The method is particularly suitable for data crawling of a single page or a nested page of a website, and the core idea of the method is also suitable for crawling of all data contents responded by interfaces, such as APP WeChat small programs and the like.

In conclusion, the method and the device avoid a large amount of complex JS operations involved in the data crawling process from the front-end interface, avoid the data crawling process from being lengthy or directly failed due to the limitation of HTTP request times and access frequency of some websites within a certain time, and improve the data crawling efficiency.

Claims

1. A method for automatically crawling website data based on JMeter is characterized by comprising the following steps:

step (1), determining a target website needing data crawling;

2. The JMeter-based website data automatic crawling method as claimed in claim 1, wherein in step (2), the attribute information corresponding to the data interface comprises: request address, request parameters, request type, request header, and request body.

3. The JMeter-based website data auto-crawling method as claimed in claim 1, wherein in step (4), the dynamic configuration of the data interface comprises dynamic configuration of parameters in the form of variables.

4. The JMeter-based website data automatic crawling method as claimed in claim 1, wherein in step (4), the specific method for extracting the field parameters comprises: and adding a post processor behind the data interface, and selecting a JSON extractor and/or a regular expression extractor and/or an XPath extractor to extract parameters.

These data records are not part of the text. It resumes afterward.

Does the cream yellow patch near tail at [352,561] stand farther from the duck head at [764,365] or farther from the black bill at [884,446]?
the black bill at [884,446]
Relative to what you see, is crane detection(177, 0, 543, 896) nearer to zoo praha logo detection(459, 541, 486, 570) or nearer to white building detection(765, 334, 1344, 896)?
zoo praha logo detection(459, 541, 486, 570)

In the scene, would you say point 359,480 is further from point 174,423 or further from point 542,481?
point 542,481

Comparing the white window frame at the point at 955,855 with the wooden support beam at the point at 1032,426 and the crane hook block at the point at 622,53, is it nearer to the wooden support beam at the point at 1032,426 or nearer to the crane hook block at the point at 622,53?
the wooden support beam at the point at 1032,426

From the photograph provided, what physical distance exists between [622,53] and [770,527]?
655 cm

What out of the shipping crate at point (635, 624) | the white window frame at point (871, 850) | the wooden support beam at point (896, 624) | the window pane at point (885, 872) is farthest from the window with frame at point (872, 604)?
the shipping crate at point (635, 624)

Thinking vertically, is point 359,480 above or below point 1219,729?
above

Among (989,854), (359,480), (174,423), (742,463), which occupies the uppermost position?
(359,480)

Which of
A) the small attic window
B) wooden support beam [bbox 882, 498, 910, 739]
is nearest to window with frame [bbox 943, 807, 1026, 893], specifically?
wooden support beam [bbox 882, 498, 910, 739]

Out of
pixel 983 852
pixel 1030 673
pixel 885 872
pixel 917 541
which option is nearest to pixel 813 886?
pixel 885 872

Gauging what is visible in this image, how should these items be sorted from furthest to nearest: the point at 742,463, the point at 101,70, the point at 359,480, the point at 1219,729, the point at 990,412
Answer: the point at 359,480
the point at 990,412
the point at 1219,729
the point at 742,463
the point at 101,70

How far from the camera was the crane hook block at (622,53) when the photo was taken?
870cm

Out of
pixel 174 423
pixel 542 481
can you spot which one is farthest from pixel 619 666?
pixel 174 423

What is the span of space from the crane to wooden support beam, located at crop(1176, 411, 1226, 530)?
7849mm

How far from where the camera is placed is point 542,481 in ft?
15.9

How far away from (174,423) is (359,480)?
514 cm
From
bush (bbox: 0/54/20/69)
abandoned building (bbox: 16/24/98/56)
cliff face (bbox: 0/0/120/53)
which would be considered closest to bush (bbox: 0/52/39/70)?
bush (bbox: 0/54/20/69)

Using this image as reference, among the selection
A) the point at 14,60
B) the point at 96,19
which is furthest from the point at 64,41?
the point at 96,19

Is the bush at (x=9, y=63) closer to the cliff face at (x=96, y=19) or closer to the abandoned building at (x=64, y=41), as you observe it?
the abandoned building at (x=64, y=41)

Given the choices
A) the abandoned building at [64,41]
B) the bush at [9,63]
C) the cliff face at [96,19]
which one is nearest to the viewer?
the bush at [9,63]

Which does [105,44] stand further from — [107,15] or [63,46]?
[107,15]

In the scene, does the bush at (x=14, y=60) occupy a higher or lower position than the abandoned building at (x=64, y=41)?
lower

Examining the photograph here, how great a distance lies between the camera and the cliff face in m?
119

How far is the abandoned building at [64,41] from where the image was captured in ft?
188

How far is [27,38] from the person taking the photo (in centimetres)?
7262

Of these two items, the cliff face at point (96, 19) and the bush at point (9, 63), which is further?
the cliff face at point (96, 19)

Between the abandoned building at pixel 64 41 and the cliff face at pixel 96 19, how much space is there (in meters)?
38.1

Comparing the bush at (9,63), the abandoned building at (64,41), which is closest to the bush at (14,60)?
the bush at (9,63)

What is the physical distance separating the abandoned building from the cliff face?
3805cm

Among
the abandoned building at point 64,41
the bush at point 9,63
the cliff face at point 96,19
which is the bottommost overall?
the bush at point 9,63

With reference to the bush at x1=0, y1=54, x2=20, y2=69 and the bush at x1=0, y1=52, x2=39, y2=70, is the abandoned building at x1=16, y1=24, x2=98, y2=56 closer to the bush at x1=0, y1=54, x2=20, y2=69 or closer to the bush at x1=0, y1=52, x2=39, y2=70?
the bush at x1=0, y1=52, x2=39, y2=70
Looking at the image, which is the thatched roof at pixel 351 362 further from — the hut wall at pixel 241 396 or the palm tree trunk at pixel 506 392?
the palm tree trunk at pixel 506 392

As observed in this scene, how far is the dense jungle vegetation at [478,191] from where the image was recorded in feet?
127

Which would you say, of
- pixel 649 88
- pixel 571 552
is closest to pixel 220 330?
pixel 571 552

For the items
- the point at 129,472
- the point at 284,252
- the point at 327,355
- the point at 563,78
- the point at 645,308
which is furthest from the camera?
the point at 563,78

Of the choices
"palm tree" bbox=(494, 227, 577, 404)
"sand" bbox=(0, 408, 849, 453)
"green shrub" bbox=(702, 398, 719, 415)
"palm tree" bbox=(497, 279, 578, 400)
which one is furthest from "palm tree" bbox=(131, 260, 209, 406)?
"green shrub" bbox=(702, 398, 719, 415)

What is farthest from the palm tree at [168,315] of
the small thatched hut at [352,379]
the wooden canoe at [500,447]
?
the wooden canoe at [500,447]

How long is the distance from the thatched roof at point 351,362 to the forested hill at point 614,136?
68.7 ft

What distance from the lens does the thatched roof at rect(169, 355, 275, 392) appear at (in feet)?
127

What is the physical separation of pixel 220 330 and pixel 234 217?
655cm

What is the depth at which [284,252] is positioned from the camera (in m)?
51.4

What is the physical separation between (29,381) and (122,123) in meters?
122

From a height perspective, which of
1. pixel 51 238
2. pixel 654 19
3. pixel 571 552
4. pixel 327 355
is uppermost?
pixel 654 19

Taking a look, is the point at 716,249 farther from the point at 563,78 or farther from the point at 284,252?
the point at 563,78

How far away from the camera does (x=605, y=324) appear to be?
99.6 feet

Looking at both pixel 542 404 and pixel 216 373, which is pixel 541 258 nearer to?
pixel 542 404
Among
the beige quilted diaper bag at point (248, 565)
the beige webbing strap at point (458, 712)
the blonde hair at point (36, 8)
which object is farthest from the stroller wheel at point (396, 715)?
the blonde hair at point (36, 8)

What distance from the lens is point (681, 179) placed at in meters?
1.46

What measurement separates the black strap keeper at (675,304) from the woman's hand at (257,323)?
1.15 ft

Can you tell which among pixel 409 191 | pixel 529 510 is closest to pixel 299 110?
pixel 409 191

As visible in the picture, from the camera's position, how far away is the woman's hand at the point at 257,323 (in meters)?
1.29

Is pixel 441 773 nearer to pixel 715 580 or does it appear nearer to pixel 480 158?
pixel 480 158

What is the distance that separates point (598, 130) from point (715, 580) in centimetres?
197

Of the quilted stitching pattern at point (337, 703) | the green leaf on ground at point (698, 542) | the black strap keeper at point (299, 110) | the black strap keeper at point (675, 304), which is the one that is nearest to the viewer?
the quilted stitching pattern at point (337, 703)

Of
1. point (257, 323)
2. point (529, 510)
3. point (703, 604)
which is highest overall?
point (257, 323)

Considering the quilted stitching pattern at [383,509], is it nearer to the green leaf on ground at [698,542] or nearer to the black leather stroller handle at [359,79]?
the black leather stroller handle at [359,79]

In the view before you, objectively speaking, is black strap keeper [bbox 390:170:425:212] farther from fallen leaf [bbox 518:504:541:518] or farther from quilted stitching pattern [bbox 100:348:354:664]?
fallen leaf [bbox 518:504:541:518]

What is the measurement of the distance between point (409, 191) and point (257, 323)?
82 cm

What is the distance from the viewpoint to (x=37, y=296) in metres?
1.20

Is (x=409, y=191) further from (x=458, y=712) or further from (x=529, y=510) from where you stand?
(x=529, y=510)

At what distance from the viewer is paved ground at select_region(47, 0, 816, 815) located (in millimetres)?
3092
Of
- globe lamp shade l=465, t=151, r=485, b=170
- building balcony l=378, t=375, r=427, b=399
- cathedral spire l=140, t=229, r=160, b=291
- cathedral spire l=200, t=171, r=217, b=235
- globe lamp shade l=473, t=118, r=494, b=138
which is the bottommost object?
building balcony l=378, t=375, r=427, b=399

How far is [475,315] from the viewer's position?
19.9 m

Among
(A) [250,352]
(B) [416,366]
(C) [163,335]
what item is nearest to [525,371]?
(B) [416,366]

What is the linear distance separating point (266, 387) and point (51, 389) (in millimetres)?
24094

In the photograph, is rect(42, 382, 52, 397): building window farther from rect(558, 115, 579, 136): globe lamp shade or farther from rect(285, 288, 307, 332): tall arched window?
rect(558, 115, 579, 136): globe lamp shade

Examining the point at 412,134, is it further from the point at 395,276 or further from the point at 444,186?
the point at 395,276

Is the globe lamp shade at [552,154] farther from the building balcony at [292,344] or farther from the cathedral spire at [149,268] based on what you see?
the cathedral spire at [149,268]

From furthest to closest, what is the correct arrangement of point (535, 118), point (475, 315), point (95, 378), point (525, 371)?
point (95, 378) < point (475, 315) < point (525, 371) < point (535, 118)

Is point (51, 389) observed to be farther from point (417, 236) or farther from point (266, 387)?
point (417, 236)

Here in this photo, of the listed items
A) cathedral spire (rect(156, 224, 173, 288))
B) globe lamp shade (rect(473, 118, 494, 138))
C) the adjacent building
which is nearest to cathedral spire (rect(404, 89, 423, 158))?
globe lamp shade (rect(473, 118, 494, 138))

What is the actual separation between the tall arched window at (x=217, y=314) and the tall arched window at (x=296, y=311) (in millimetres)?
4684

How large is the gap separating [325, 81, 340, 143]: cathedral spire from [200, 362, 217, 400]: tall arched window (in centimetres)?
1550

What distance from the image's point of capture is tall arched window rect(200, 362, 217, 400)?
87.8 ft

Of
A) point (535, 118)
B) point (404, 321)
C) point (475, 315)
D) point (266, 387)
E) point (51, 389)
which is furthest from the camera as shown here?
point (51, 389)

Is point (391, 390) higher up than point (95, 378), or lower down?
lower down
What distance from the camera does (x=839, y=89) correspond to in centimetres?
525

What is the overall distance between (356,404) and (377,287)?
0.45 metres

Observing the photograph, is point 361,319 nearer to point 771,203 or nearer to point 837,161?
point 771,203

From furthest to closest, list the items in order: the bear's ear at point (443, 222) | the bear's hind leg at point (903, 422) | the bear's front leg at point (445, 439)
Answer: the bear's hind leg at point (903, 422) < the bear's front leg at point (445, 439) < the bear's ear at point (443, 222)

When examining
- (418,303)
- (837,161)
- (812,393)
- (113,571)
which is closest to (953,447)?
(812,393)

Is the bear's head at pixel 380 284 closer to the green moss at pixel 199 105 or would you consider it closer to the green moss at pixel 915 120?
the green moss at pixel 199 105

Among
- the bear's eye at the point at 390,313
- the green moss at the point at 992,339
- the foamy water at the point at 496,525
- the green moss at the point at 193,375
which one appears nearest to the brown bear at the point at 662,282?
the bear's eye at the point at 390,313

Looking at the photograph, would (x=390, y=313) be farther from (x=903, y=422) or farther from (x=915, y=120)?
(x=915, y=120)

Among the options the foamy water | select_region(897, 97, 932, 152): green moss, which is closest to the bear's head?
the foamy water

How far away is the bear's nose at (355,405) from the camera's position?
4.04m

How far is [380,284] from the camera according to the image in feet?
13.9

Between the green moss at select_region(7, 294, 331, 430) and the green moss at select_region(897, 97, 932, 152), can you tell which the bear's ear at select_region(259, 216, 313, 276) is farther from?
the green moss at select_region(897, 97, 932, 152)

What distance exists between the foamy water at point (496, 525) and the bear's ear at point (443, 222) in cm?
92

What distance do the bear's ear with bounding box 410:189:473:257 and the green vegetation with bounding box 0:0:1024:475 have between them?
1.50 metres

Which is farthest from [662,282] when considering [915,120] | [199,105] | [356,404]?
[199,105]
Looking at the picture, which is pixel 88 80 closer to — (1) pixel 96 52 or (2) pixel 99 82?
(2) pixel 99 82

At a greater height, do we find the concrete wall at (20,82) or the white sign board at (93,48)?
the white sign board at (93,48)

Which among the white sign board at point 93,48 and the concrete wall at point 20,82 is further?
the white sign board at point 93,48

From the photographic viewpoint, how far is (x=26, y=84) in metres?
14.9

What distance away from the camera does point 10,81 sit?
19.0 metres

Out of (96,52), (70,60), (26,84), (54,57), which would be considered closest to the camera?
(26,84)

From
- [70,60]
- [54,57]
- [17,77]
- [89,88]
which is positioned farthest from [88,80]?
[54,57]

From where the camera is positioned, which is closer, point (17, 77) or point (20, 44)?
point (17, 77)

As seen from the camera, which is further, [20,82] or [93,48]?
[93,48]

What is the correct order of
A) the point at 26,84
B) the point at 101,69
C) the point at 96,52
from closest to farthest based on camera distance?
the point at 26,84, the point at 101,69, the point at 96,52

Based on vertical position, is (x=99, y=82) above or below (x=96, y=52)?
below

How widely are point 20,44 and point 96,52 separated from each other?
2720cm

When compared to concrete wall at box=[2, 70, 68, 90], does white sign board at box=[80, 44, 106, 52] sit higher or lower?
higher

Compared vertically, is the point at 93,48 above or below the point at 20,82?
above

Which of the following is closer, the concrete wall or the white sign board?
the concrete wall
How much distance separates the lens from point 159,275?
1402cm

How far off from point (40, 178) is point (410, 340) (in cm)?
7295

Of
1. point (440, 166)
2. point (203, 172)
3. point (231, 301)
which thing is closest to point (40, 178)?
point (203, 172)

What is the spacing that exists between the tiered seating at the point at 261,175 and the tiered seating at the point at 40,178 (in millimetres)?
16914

5. The JMeter-based website data automatic crawling method as claimed in claim 1, wherein in step (4), the specific method for dynamically configuring the output target file comprises: and adding user parameters or custom variables before the request is executed, and correspondingly configuring the file path and the file name.

6. The method for automatically crawling JMeter-based website data as claimed in claim 1, wherein in step (5), the specific method for setting the reverse crawling mechanism comprises: a fixed timer is added under a request execution catalog, the time of the fixed timer is random and variable and is always between 100ms and 1s, each interface request waits for a period of random time to operate, and irregular requests of a user at different times are simulated by setting different interval time for the request execution, so that the system is prevented from shielding.

7. The JMeter-based website data automatic crawling method as claimed in claim 4, wherein in step (6), the process of crawling data in batches further comprises preventing the same request from being repeatedly executed, and the specific method for preventing the same request from being repeatedly executed comprises: target data and target page numbers needing to be crawled are found through analysis of interface response data, a circulation controller is arranged at a request page number level, circulation times are set through the circulation controller according to the target page numbers, a counter is added under the circulation controller, the increment is set to be 1, the counter is automatically added every time the request is executed, and the execution is finished when the output value of the counter is equal to the target page numbers.

8. The JMeter-based website data automatic crawling method as claimed in claim 7, wherein in step (6), the process of crawling data in batch further comprises crawling of nested webpage data, the nested pages comprise a first level page and a second level page, and the specific method for crawling of nested webpage data comprises:

9. The JMeter-based website data automatic crawling method as claimed in claim 8, wherein in step (6), the specific method for crawling data in batches and outputting and saving the data comprises: adding a post processor BeanShell Postprocessor under a request data level, acquiring parameters by a vars.get method, expanding a commodity identification array in the BeanShell Postprocessor to obtain target data, and sequentially storing the target data in a target file.